Opowiadała o przywitaniu i o Karola przemowie. O tym jak już źle wyglądał i o widocznym wysiłku na jego twarzy. Mówiła o Adasiu. O tym co mówił, jak wyglądał, o ich wspólnej rozmowie.
Potem przeszła do wspólnej dyskusji, tej już nieoficjalnej, przy stole. Mówiła o gościnności i o miłej, sympatycznej atmosferze i o tym co zaplanowali względem siebie, podczas przyszłej smutnej rzeczywistości. Czyli chorobie Karola i jego niechybnym, smutnym odejściu. 
O tym że nie mają nic przeciwko odwiedzinom Adasia w domu Karola i u Joanny... I jego zamieszkaniu u nich w przyszłości.
W sumie to było to dla nich bardzo budujące spotkanie. Pozbawione już zupełnie dawnych żali i niesnasek. Obie strony mogły szczerze opowiedzieć o swoich odczuciach, ich postępowaniu i myślach w czasie choroby.

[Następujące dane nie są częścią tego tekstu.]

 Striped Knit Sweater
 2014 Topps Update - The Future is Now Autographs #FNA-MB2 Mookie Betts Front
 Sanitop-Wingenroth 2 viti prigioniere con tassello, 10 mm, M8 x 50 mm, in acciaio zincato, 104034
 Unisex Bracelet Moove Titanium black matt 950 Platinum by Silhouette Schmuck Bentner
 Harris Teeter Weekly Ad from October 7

Doszło do zgody w harmonijnej atmosferze i to jest najważniejsze.
Tak przecież powinni się zachować wszyscy odpowiedzialni ludzie. - Zakończyła swój wywód, Joanna.

- Tak jak powiedział Adaś – niewiadomo dlaczego zaistniała ta złość i rozstanie. Po co to spotkanie teraz jeśli mogło by być zupełnie inaczej… - skwitował Jacek… Ale…

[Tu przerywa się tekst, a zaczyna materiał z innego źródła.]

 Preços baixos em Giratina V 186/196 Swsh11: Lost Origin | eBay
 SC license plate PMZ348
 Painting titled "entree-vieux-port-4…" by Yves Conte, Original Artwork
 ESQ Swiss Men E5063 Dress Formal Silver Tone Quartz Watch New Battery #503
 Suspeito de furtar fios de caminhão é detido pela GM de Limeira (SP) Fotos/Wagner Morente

- Z drugiej strony gdyby nie to, nigdy bym Joanny nie spotkał… No i nie miał okazji się oświadczyć…
- No nie, to wspaniale… - Chórem wykrzyknęli stryjowie. – To znaczy będzie ślub. Można wiedzieć jak to planujecie?...
- Na razie nic nie mamy zaplanowanego. – Odpowiedziała Joanna. – Sama jestem jeszcze w szoku. Przed chwilą w samochodzie Jacek mi się oświadczył.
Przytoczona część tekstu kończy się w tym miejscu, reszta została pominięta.